• WHAT THE EXERCISE ASKS
Repeat the data precisely as given.

• EXTRACTED MATERIAL
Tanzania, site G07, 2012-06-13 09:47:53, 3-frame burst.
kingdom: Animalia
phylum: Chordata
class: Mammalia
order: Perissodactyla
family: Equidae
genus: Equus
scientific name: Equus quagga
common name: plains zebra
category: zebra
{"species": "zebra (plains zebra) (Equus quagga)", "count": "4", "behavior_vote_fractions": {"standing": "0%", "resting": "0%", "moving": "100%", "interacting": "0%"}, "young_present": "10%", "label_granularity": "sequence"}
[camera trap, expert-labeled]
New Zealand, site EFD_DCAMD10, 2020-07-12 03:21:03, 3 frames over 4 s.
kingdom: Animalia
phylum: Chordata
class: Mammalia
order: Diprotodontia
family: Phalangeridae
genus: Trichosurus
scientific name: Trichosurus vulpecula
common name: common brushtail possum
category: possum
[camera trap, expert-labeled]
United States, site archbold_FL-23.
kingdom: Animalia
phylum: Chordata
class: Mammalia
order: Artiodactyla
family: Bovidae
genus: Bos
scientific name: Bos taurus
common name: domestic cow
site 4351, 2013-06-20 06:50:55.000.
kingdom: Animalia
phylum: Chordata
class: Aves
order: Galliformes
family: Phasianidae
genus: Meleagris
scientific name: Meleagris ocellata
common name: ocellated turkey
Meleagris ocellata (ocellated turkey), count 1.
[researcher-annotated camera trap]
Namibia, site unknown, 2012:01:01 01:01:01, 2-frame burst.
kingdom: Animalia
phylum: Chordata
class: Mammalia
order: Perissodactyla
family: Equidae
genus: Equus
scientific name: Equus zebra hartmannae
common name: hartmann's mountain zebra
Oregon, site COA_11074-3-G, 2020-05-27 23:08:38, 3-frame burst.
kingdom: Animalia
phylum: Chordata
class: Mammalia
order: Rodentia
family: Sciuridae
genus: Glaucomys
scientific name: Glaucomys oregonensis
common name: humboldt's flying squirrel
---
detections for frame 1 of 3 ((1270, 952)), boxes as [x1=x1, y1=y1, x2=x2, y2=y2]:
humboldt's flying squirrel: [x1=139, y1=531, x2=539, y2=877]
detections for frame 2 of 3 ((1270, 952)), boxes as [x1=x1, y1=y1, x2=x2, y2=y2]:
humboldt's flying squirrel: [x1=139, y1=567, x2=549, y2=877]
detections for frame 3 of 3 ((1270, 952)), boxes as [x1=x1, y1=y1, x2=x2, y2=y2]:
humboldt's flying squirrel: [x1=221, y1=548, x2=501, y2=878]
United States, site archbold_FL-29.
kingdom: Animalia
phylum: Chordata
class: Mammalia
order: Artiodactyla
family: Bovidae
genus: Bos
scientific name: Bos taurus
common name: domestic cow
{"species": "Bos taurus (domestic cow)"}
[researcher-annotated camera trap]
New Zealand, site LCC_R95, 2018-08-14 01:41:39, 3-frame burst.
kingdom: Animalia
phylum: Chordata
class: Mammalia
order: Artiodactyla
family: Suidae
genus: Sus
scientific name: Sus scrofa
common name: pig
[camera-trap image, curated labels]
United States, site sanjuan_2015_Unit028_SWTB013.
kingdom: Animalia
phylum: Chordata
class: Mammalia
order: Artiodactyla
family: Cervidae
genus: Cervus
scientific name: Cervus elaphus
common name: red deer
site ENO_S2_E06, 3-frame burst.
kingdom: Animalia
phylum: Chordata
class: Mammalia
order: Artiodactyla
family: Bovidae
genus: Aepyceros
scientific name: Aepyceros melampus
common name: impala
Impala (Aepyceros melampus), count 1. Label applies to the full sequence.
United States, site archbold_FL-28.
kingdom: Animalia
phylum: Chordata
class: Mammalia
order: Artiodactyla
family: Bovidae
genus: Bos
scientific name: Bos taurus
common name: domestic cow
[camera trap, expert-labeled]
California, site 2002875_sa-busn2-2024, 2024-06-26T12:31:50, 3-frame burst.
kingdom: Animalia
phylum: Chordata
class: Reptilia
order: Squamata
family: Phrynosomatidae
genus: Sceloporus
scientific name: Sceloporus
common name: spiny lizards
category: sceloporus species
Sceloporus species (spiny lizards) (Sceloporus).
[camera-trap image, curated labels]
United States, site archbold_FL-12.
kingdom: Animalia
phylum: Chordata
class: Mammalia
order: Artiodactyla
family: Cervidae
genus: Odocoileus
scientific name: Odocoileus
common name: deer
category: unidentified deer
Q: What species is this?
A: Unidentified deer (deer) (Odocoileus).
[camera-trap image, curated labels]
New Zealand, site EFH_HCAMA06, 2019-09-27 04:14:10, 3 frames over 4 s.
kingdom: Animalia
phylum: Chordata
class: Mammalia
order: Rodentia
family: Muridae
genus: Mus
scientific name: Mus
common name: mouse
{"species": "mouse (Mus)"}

• EXERCISE ANSWER
Tanzania, site G07, 2012-06-13 09:47:53, 3-frame burst.
kingdom: Animalia
phylum: Chordata
class: Mammalia
order: Perissodactyla
family: Equidae
genus: Equus
scientific name: Equus quagga
common name: plains zebra
category: zebra
{"species": "zebra (plains zebra) (Equus quagga)", "count": "4", "behavior_vote_fractions": {"standing": "0%", "resting": "0%", "moving": "100%", "interacting": "0%"}, "young_present": "10%", "label_granularity": "sequence"}
[camera trap, expert-labeled]
New Zealand, site EFD_DCAMD10, 2020-07-12 03:21:03, 3 frames over 4 s.
kingdom: Animalia
phylum: Chordata
class: Mammalia
order: Diprotodontia
family: Phalangeridae
genus: Trichosurus
scientific name: Trichosurus vulpecula
common name: common brushtail possum
category: possum
[camera trap, expert-labeled]
United States, site archbold_FL-23.
kingdom: Animalia
phylum: Chordata
class: Mammalia
order: Artiodactyla
family: Bovidae
genus: Bos
scientific name: Bos taurus
common name: domestic cow
site 4351, 2013-06-20 06:50:55.000.
kingdom: Animalia
phylum: Chordata
class: Aves
order: Galliformes
family: Phasianidae
genus: Meleagris
scientific name: Meleagris ocellata
common name: ocellated turkey
Meleagris ocellata (ocellated turkey), count 1.
[researcher-annotated camera trap]
Namibia, site unknown, 2012:01:01 01:01:01, 2-frame burst.
kingdom: Animalia
phylum: Chordata
class: Mammalia
order: Perissodactyla
family: Equidae
genus: Equus
scientific name: Equus zebra hartmannae
common name: hartmann's mountain zebra
Oregon, site COA_11074-3-G, 2020-05-27 23:08:38, 3-frame burst.
kingdom: Animalia
phylum: Chordata
class: Mammalia
order: Rodentia
family: Sciuridae
genus: Glaucomys
scientific name: Glaucomys oregonensis
common name: humboldt's flying squirrel
---
detections for frame 1 of 3 ((1270, 952)), boxes as [x1=x1, y1=y1, x2=x2, y2=y2]:
humboldt's flying squirrel: [x1=139, y1=531, x2=539, y2=877]
detections for frame 2 of 3 ((1270, 952)), boxes as [x1=x1, y1=y1, x2=x2, y2=y2]:
humboldt's flying squirrel: [x1=139, y1=567, x2=549, y2=877]
detections for frame 3 of 3 ((1270, 952)), boxes as [x1=x1, y1=y1, x2=x2, y2=y2]:
humboldt's flying squirrel: [x1=221, y1=548, x2=501, y2=878]
United States, site archbold_FL-29.
kingdom: Animalia
phylum: Chordata
class: Mammalia
order: Artiodactyla
family: Bovidae
genus: Bos
scientific name: Bos taurus
common name: domestic cow
{"species": "Bos taurus (domestic cow)"}
[researcher-annotated camera trap]
New Zealand, site LCC_R95, 2018-08-14 01:41:39, 3-frame burst.
kingdom: Animalia
phylum: Chordata
class: Mammalia
order: Artiodactyla
family: Suidae
genus: Sus
scientific name: Sus scrofa
common name: pig
[camera-trap image, curated labels]
United States, site sanjuan_2015_Unit028_SWTB013.
kingdom: Animalia
phylum: Chordata
class: Mammalia
order: Artiodactyla
family: Cervidae
genus: Cervus
scientific name: Cervus elaphus
common name: red deer
site ENO_S2_E06, 3-frame burst.
kingdom: Animalia
phylum: Chordata
class: Mammalia
order: Artiodactyla
family: Bovidae
genus: Aepyceros
scientific name: Aepyceros melampus
common name: impala
Impala (Aepyceros melampus), count 1. Label applies to the full sequence.
United States, site archbold_FL-28.
kingdom: Animalia
phylum: Chordata
class: Mammalia
order: Artiodactyla
family: Bovidae
genus: Bos
scientific name: Bos taurus
common name: domestic cow
[camera trap, expert-labeled]
California, site 2002875_sa-busn2-2024, 2024-06-26T12:31:50, 3-frame burst.
kingdom: Animalia
phylum: Chordata
class: Reptilia
order: Squamata
family: Phrynosomatidae
genus: Sceloporus
scientific name: Sceloporus
common name: spiny lizards
category: sceloporus species
Sceloporus species (spiny lizards) (Sceloporus).
[camera-trap image, curated labels]
United States, site archbold_FL-12.
kingdom: Animalia
phylum: Chordata
class: Mammalia
order: Artiodactyla
family: Cervidae
genus: Odocoileus
scientific name: Odocoileus
common name: deer
category: unidentified deer
Q: What species is this?
A: Unidentified deer (deer) (Odocoileus).
[camera-trap image, curated labels]
New Zealand, site EFH_HCAMA06, 2019-09-27 04:14:10, 3 frames over 4 s.
kingdom: Animalia
phylum: Chordata
class: Mammalia
order: Rodentia
family: Muridae
genus: Mus
scientific name: Mus
common name: mouse
{"species": "mouse (Mus)"}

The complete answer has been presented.